Good: Active Alerts, Passive Support
Any good monitoring system should swiftly deliver a notification to the person with the power to make change in a way they will review it immediately.
Bad: Passive Dashboards, Active Support
Dashboards require people to actively use them. This is a problem for a number of reasons. The first is that means the time between issues and the time to notification is delayed. This leads to the second which is that people have to ACTUALLY USE the dashboards periodically, and motivating people to use dashboards is like pulling teeth. They won’t. I’ve never seen someone actively use a dashboard they didn’t create themselves. And of course they don’t want to use it. They would have to take time out of their busy schedule to look at a dashboard more relevant to someone else.
Don’t believe me? I once worked for a monitoring service and we eliminated our customers’ dashboards. A few people complained, but it didn’t impact our numbers even slightly.
Good: Accuracy over Precision
This is a topic that confuses a lot of people. Accuracy is how truthful something is. Precision is how specific something is. You want every single alert you receive to identify an issue correctly, even if that means it’s only saying “I know something is broken.”

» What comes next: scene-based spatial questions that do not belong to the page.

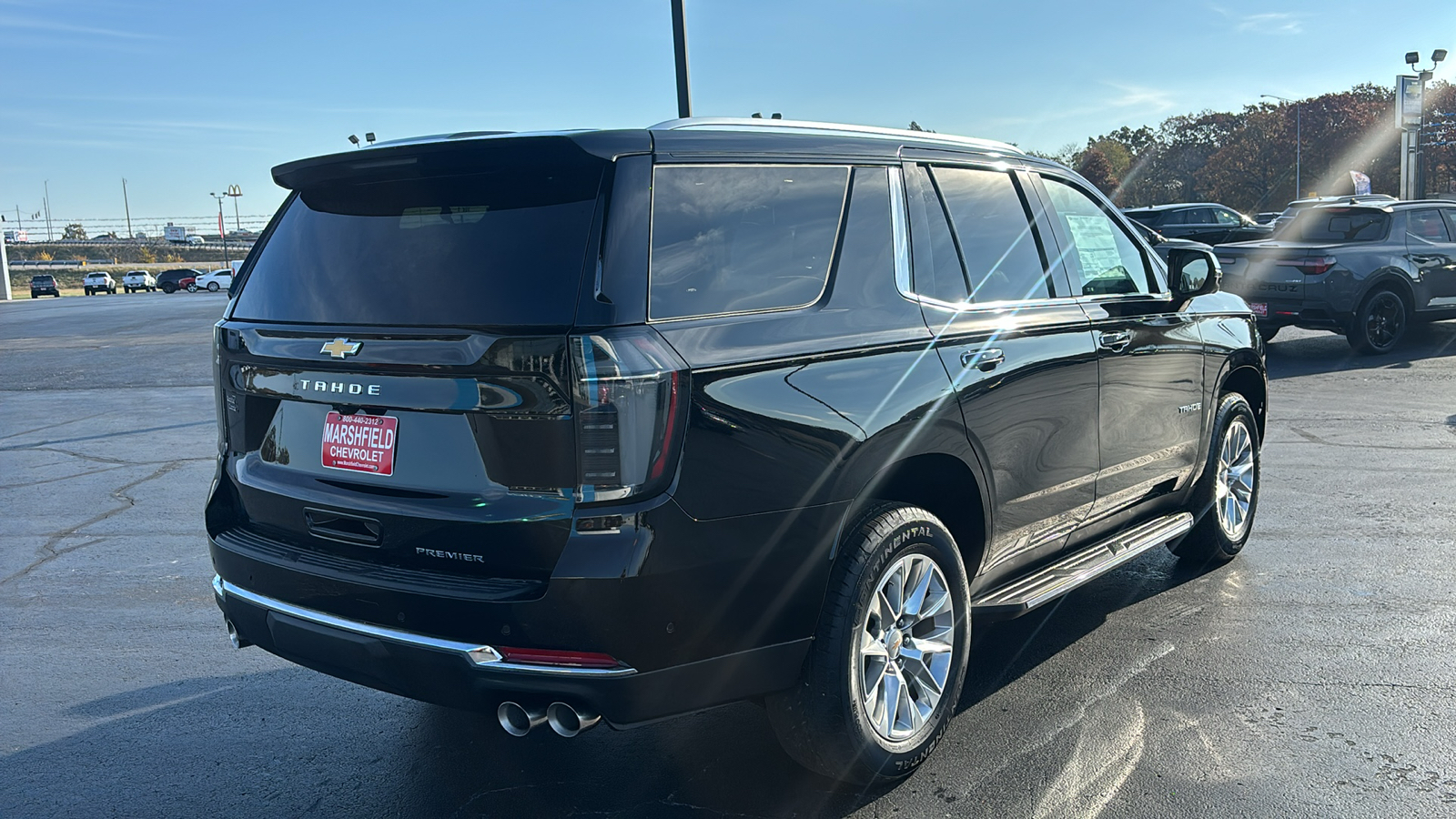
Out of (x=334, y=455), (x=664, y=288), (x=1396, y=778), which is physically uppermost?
(x=664, y=288)

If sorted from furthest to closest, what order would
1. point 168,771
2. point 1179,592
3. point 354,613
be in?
point 1179,592
point 168,771
point 354,613

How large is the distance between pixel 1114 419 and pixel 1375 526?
2.78 meters

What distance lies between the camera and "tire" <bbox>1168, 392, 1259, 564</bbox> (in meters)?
5.42

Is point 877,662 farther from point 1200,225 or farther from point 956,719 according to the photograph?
point 1200,225

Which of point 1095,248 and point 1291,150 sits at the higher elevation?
point 1291,150

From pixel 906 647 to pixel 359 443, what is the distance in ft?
5.73

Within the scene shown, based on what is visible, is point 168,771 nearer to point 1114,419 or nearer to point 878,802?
point 878,802

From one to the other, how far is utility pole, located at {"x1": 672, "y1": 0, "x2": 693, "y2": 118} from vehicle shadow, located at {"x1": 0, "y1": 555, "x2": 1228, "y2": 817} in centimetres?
875

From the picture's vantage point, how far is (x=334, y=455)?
321 cm

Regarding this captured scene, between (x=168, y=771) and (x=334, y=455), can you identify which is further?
(x=168, y=771)

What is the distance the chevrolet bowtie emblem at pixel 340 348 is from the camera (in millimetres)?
3109

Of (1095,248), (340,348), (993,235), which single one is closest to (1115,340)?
(1095,248)

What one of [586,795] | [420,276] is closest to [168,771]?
[586,795]

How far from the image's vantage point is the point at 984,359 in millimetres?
3797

Bad: Precision over Accuracy
This is one of the most painful uphill battles you will fight in monitoring. People naturally think they want to know as much as possible about an issue upfront. With experience, I can tell you that’s a disaster. What happens is specific alerting introduces complexity. With complexity comes bugs. With bugs you lose trust. Trust in your monitoring is the most critical aspect. You’re better off having no monitoring than monitoring you don’t trust. Untrusted monitoring won’t just lead to missed issues (the entire purpose of monitoring); it will also waste time. In monitoring, false negatives are better than false positives. If false negatives are an issue, reduce your precision to broaden the number of real issues your system captures.
Good: HTTP 500
Any HTTP 500 is a valid thing you want to know about and there is never an excuse for ignoring them. A team complaining their errors are inflated because of invalid HTTP 500’s is a team that’s lying to your face.
Bad: HTTP 400
On the other hand, HTTP 400 level errors mean the client screwed up. Maybe they just had a bookmarked link to a page that doesn’t exist anymore. HTTP 400 level errors on their own do not indicate a problem.
Good: Low Maintenance
If your system doesn’t require a plugin to automatically detect the issues you care about, don’t install the plugin. Why would you add the extra complexity and maintenance? In addition, your monitors should be opt-in/opt-out rather than complexly configured. Make a way to identify all the things you care about generically, then set a monitor around that.
Bad: Specific Monitors
Specific monitors increase maintenance. If services A, B, and C are all lambdas on your team but services D and E aren’t, don’t make a monitor that says “Keep an eye on A AND B AND C.” Group services by tagging A, B, and C with your team name and make a monitor that says “Keep an eye on services with Team == MY_TEAM.” Eventually, you will add service F and no one will remember to go into the monitoring service and add it, but they will see the tags on the other lambdas and tag the new one correctly.
Good: Audience Cares
When we rolled out a new monitoring system to reduce the number of errors in our department, all the teams were tasked to integrate. After an audit, we found only half the teams actually set up their system in a way they were receiving the new alerts. One of the team members from a team that succeeded told me they initially were receiving more alerts, but that resulted in bug fixes and now their number of alerts are much lower. That team currently has the highest successful-vs-total-requests ratio in the department.
Bad: Audience Apathy
Conversely, and prior to implementing, a team member from the team with the lowest successful-vs-total-requests ratio stated no one on his team is passionate about that tool. If your audience doesn’t care about the errors, they’re not going to care about the alerting. To go even further, if the engineers care about their errors, they will find their own way of alerting.
Good: Power
If you have the power to fix a bug, you’re much more likely to fix it. This sounds obvious except it’s not because…
Bad: Moral Hazard
I started with a system where another team would publish data to us in an eventing architecture and would frequently publish corrupt data. It was my team’s responsibility to address anytime data was not ingested correctly into our system. As a result, we had floods of errors in our system. We tried asking them to stop and they said no. We tried asking management if we could stop making successful ingestion our responsibility and they said no. We had no way to distinguishing between them doing testing causing errors (which would happen hourly) or them accidentally sending us bad data because of a bug. I have no idea how many issues were missed because people stopped reading our alerts. Eventually, we killed that system and now every alert is within our control and addressed immediately, but that still haunts me to this day.